The absence of portal hepatotrophic factors (such as insulin and glucagon [27,28] and epidermal growth factor [29]) due to CAPV is probably a risk factor for the development of nodular liver lesions: benign tumors such as hepatocellular adenomas, focal nodular hyperplasia (FNH) [30], and nodular regenerative hyperplasia (NRH) [31], as well as malignant ones, such as hepatoblastoma [32], and hepatocellular carcinoma (HCC) [8]. Another possible explanation is that initially benign tumors reactively arise in the areas of the liver with poor perfusion, due to the lack of portal venous blood flow [33]. A recent study [34] has documented a clear path of tumoral transformation from benign FNH to malignant HCC in an adult patient with CAPV who was subsequently successfully transplanted with a whole liver graft. The proposed explanation for why very few patients with AM present with either hepatic fibrosis or cirrhosis is that, unlike the hepatotrophic cells that are affected by the disturbances in the portal blood flow, mesenchymal cells in the liver are not influenced by the lack of portal inflow [35].

In the setting of CAPV associated with tumors, a living related liver transplantation should be considered. Liver transplantation in the setting of CAPV also significantly alleviates the symptoms of intrapulmonary shunting, as well as causing a rapid withdrawal of encephalopathy.

Conclusions

Patients with Abernethy malformation presenting with benign liver tumors have an important benefit from living donor liver transplantation, but the disadvantage of APOLT is that it poses an increased risk of tumor development in the remnant liver. Moreover, in contrast with surgical resection, in the case of the living donor liver transplantation the risk of developing further tumors or of progression to malignancy of the already existing ones is virtually nonexistent.
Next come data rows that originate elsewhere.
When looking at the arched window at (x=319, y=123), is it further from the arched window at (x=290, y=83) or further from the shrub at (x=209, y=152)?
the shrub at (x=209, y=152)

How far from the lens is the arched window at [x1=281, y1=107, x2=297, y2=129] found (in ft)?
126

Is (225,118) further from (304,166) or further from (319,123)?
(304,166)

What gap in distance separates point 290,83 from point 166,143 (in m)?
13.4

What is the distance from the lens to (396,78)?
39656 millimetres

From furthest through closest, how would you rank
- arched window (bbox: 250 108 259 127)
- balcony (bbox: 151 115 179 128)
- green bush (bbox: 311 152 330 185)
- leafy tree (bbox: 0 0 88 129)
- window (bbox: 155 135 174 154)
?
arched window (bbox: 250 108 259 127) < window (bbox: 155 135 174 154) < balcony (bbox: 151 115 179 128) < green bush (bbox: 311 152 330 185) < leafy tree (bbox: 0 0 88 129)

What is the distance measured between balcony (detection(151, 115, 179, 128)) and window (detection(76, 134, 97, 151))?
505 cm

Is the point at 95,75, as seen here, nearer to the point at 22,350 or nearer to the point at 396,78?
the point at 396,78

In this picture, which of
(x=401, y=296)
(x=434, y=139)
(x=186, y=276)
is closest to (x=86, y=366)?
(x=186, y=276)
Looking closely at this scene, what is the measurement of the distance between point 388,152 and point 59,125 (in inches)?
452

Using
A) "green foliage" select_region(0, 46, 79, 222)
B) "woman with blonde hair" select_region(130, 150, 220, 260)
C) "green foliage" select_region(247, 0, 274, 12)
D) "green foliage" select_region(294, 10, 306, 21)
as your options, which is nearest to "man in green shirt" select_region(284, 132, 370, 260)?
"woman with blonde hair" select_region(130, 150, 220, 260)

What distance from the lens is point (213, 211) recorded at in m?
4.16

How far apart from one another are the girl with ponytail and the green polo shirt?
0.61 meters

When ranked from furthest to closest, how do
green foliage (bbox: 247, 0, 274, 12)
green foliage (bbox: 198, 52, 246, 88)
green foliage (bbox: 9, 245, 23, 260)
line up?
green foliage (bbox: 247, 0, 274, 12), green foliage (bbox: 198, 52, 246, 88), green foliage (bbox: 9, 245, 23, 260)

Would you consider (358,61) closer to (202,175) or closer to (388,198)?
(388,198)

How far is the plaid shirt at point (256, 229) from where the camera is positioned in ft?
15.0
Clearly, any recipient with CAPV is mostly benefitted by a whole liver graft in comparison with a hemiliver from a living donor. In our particular case, the extent of the unresectable liver adenomatosis was considered so important that almost any other recipient on the waiting list for a whole liver graft, even patients with hepatocarcinoma outside Milano criteria, would have qualified before her. Therefore, LDLT was chosen, not only to shorten the time on the DDLT waiting list, but also to offer her a the possibility of swift and effective treatment.